* **What you should do**: Nothing outside the lines below from the one containing "окно, тело, белье" through the one containing "Blonde American housewife" is to be printed; print those exactly, ends included, and drop the pictures.

* **Dataset extract**:
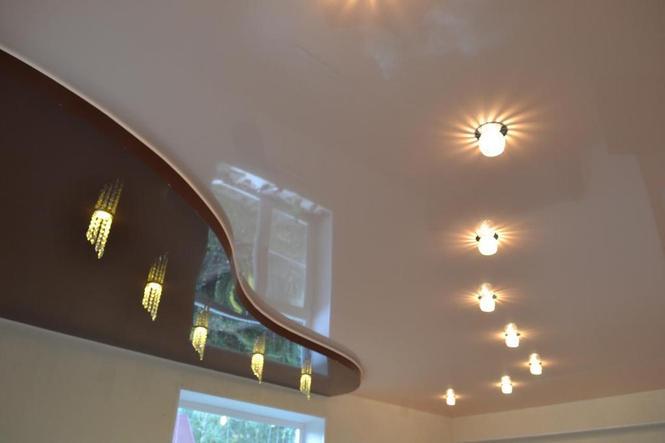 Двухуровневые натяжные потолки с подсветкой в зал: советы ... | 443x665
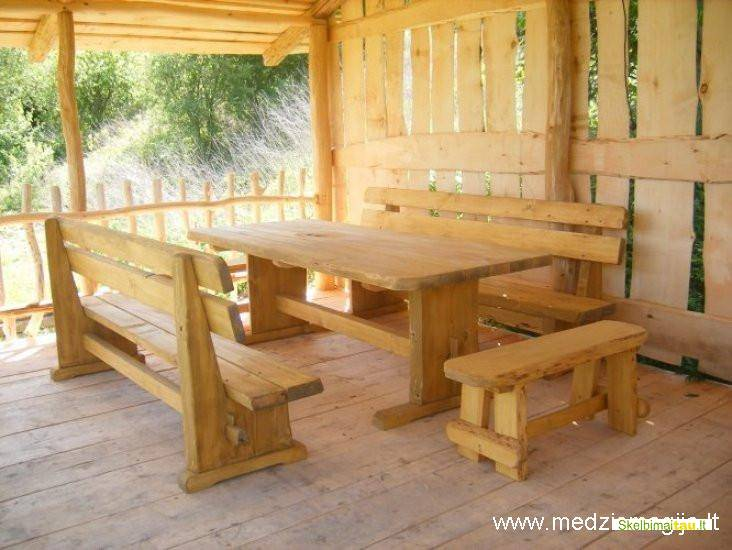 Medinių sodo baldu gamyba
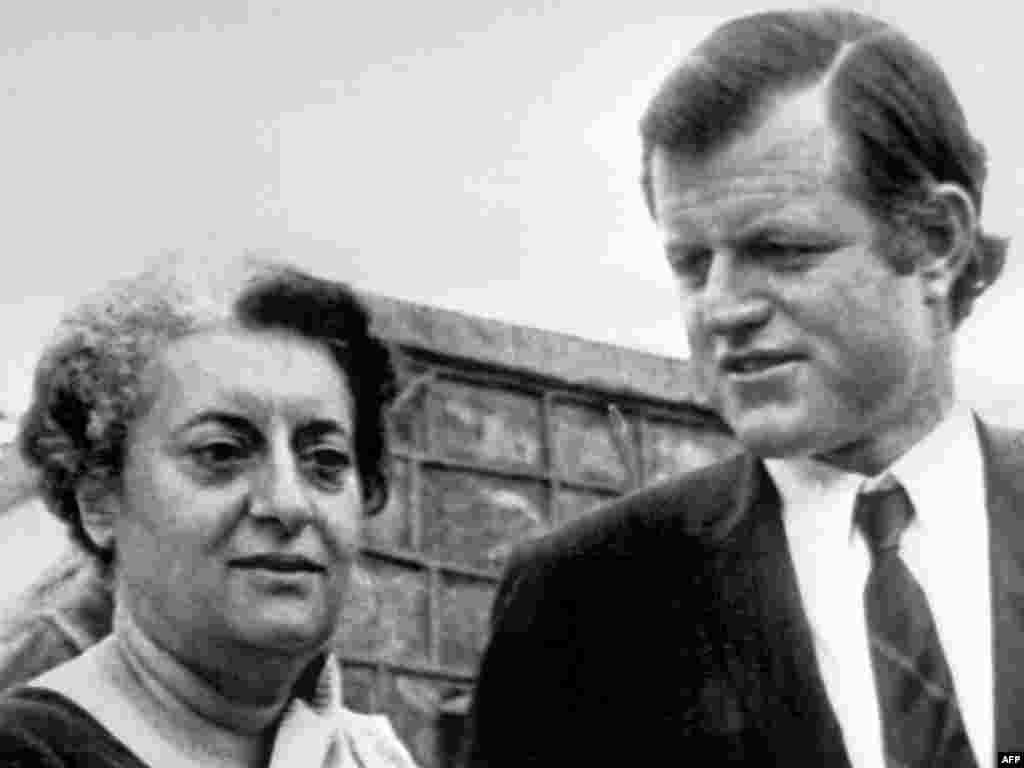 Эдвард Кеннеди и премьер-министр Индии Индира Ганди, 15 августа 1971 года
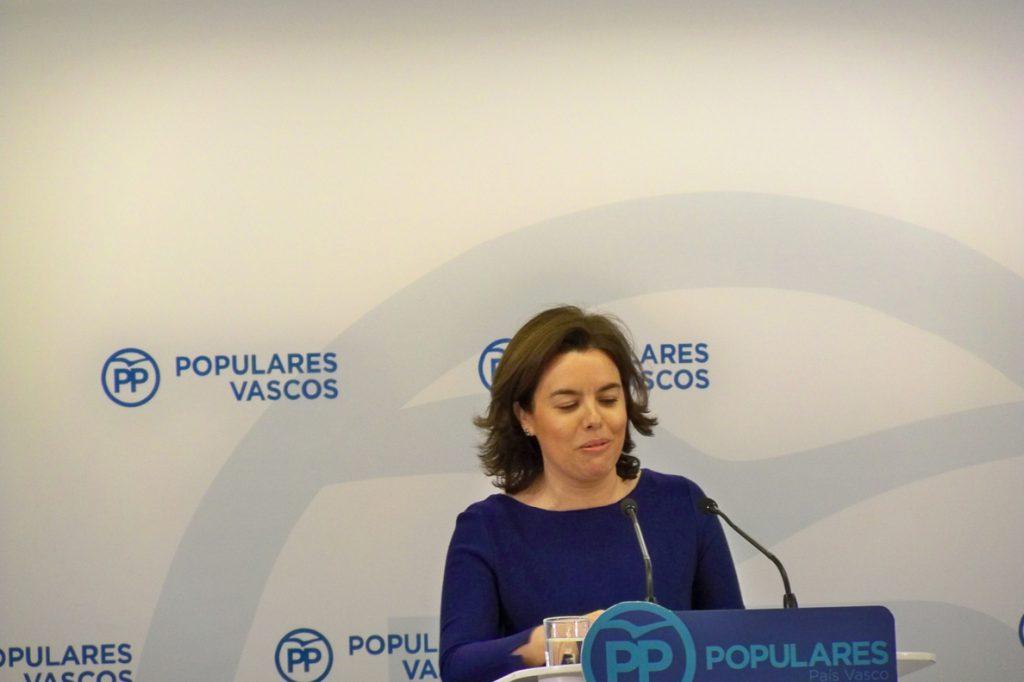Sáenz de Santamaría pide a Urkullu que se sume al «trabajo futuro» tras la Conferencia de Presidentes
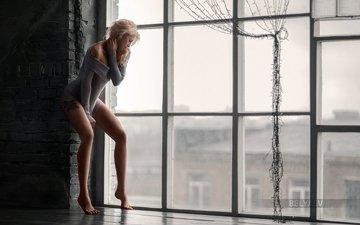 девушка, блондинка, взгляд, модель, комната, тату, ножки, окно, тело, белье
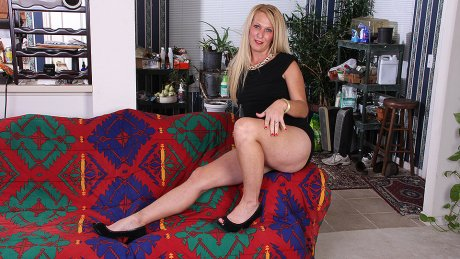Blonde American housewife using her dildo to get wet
---
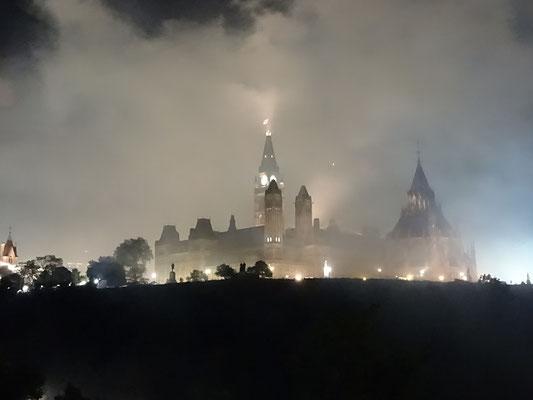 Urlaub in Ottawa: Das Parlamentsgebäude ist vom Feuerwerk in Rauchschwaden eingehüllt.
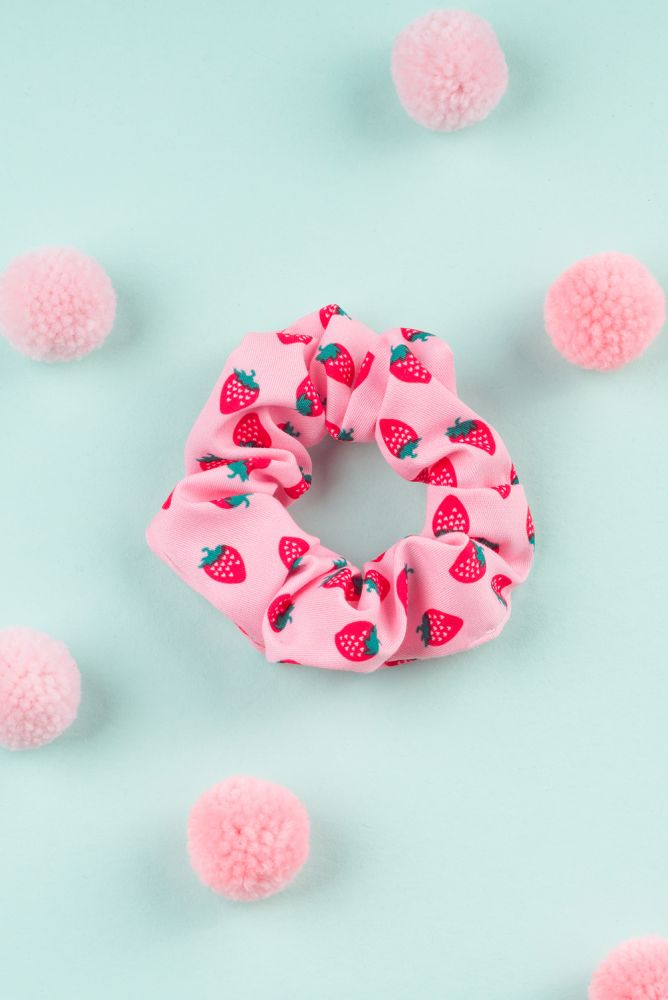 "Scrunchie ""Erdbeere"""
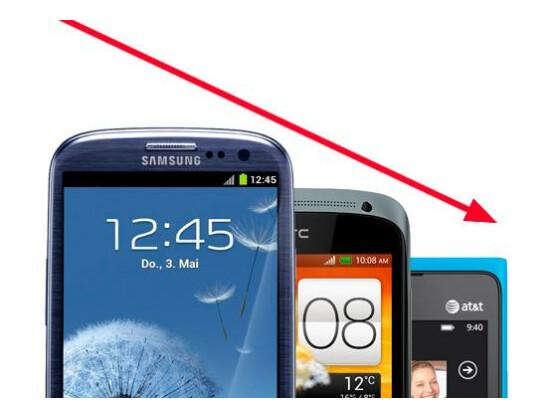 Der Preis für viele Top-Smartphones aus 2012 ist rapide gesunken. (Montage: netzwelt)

* **Response area**:
 девушка, блондинка, взгляд, модель, комната, тату, ножки, окно, тело, белье
Blonde American housewife using her dildo to get wet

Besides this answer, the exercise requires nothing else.